Short task A: Please use the passage on German migration to explain, in one to three sentences, why thousands of German peasants later turned to emigration.

Looking over a period of nearly three centuries, it is probably true that the Germans have crossed the ocean in larger numbers than any other race. We have already noted the large migration during the eighteenth century, and the official records show that since 1820 there have entered our ports more than 5,200,000 Germans, while Ireland was sending 4,000,000 and Great Britain 3,300,000.

The German migration of the nineteenth century was quite distinct in character from that of the preceding century. The colonial migration was largely induced on religious grounds, but that of the past century was political and economic, with at first a notable prominence of materialism respecting religion. From the time of the Napoleonic wars to the revolution of 1848, the governments of Germany were despotic in character, supporting an established church, while at the same time the marvellous growth of the universities produced a class of educated liberals. In the revolution of 1848 these took a leading part, and although constitutional governments were then established, yet those who had been prominent in the popular uprisings found their position intolerable under the reactionary governments that followed. The political exiles sought America, bringing their liberalism in politics and religion, and forming with their descendants in American cities an intellectual aristocracy. They sprang from the middle classes of Germany, and latterly, when the wars with Austria and France had provoked the spirit of militarism, thousands of peasants looked to emigration for escape from military service. The severe industrial depression of 1873-79 added a powerful contributing cause. Thus there were two periods when German migration culminated; first in 1854, on political grounds, second in 1882, on military and economic grounds. Since the latter date a significant decline has ensued, and the present migration of 32,000 from Germany is mainly the remnants of families seeking here their relatives. A larger number of German immigrants, 55,000, comes from Austria-Hungary and Russia, those from the latter country being driven from the Baltic provinces and the Volga settlements by the “Russianizing” policy of the Slav.

Data extract:
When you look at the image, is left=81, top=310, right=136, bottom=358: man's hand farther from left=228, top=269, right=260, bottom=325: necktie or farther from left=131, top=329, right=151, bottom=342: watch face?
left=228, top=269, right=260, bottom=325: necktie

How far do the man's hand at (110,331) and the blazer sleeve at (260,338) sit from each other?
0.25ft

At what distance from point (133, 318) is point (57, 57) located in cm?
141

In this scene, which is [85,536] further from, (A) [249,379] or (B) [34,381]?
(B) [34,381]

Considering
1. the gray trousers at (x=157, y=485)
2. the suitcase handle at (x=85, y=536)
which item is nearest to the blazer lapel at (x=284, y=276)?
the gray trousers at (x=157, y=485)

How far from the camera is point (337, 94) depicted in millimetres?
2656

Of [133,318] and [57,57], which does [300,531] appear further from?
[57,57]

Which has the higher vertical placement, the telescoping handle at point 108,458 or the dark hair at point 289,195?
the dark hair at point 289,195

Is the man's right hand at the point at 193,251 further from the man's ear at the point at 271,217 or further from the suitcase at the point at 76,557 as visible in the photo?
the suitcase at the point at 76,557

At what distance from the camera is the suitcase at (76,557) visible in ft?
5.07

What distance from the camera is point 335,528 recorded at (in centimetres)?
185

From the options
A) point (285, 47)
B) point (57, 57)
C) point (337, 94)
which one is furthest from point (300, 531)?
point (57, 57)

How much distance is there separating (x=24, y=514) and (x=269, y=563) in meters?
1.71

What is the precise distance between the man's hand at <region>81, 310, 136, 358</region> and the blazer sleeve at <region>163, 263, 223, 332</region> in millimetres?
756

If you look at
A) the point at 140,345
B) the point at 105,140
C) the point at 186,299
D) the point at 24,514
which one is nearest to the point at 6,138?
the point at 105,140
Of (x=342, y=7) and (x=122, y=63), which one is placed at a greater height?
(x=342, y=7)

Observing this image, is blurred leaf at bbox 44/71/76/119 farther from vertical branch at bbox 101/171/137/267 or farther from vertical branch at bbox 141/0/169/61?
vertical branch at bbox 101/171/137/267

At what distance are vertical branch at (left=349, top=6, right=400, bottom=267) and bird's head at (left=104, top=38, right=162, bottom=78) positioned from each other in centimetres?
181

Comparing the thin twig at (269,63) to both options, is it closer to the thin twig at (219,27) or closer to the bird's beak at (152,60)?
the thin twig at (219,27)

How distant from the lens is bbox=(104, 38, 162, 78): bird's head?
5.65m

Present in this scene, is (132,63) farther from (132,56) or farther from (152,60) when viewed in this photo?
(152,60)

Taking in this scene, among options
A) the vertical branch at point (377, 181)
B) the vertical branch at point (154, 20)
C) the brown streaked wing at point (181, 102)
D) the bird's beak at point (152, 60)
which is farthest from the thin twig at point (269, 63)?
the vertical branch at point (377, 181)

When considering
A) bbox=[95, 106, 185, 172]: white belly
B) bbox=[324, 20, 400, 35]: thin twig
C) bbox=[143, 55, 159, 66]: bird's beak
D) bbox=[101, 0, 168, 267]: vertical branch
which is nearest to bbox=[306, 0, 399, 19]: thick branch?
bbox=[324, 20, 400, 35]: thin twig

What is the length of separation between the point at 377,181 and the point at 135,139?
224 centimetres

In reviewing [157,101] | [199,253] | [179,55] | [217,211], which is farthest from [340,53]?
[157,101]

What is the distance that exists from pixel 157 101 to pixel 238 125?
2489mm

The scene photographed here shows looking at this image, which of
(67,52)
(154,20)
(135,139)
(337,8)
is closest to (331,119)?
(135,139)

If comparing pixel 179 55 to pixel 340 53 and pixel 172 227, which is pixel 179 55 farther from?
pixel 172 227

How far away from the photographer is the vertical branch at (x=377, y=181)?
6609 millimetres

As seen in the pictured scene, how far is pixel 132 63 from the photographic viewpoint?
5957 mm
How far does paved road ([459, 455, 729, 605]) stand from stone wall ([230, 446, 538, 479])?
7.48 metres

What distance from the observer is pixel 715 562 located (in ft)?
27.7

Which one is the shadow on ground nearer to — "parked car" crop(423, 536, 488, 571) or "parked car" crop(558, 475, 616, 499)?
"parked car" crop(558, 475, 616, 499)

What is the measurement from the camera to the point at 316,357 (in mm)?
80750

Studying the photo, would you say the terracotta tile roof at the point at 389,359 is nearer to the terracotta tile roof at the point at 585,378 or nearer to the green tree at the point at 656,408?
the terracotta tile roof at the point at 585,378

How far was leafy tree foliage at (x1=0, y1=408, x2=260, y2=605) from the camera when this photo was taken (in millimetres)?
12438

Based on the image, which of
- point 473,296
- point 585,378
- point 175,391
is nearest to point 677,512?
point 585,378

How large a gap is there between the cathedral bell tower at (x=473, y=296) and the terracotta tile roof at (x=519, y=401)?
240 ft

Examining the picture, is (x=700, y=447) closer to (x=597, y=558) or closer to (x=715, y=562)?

--

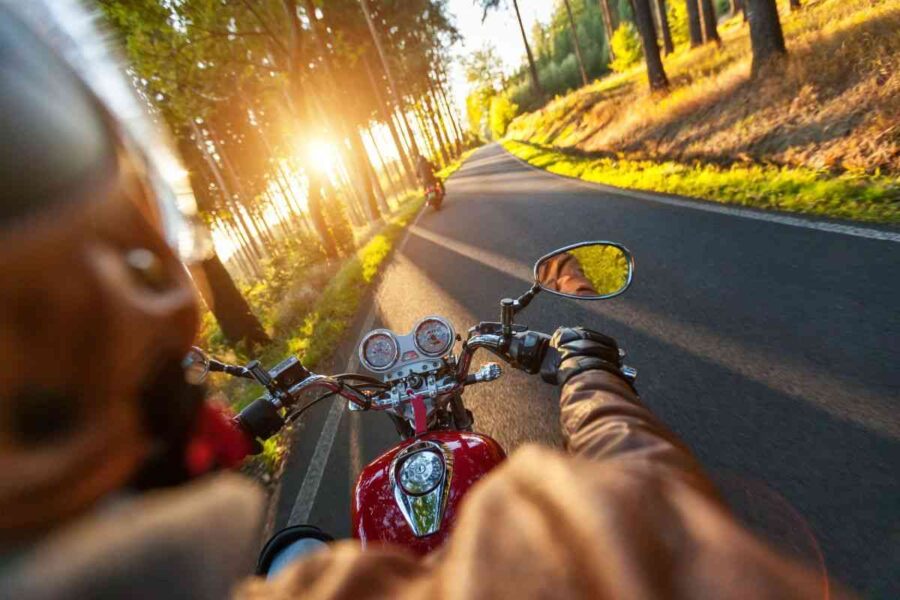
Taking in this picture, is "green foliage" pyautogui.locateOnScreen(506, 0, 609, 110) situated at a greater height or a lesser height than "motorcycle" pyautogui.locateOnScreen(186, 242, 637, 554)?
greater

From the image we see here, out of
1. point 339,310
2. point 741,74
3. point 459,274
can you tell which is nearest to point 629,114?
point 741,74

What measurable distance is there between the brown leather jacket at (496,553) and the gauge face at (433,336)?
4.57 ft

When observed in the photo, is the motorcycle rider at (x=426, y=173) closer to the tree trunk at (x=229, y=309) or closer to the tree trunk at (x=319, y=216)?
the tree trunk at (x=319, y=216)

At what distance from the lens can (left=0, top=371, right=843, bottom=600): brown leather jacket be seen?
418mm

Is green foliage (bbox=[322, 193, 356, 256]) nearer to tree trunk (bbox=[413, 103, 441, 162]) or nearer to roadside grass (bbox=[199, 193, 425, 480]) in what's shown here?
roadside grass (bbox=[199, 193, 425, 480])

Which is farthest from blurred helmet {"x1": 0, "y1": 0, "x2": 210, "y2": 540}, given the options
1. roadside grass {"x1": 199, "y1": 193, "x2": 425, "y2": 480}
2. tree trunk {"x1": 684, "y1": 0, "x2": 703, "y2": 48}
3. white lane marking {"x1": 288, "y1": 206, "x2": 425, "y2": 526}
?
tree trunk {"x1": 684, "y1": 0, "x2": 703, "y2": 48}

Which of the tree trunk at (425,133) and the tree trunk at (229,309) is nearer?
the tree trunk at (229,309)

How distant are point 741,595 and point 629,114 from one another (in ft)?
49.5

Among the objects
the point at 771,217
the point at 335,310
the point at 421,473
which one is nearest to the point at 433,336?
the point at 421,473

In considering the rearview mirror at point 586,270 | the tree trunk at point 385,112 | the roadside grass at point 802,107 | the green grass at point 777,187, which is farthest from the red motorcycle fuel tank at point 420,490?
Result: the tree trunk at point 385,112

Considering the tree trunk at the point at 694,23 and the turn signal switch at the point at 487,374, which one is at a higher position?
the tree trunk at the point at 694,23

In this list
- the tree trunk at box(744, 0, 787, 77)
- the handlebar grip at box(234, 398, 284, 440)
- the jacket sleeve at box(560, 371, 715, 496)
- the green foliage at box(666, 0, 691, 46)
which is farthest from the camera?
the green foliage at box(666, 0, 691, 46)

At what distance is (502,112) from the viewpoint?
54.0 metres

Short task B: In the entries, print the lines that begin at the line containing "How distant are" and stop after the line containing "54.0 metres", both included.

Written solution A: After the wars with Austria and France stirred up the spirit of militarism in Germany, thousands of peasants emigrated to escape military service. The severe industrial depression of 1873-79 added a powerful further cause.

Written solution B:
How distant are point 741,595 and point 629,114 from one another (in ft)?
49.5

Among the objects
the point at 771,217
the point at 335,310
the point at 421,473
which one is nearest to the point at 433,336?
the point at 421,473

In considering the rearview mirror at point 586,270 | the tree trunk at point 385,112 | the roadside grass at point 802,107 | the green grass at point 777,187, which is farthest from the red motorcycle fuel tank at point 420,490?
Result: the tree trunk at point 385,112

Considering the tree trunk at the point at 694,23 and the turn signal switch at the point at 487,374, which one is at a higher position?
the tree trunk at the point at 694,23

In this list
- the tree trunk at box(744, 0, 787, 77)
- the handlebar grip at box(234, 398, 284, 440)
- the jacket sleeve at box(560, 371, 715, 496)
- the green foliage at box(666, 0, 691, 46)
which is farthest from the camera?
the green foliage at box(666, 0, 691, 46)

At what distance is (502,112) from the viewpoint?
54.0 metres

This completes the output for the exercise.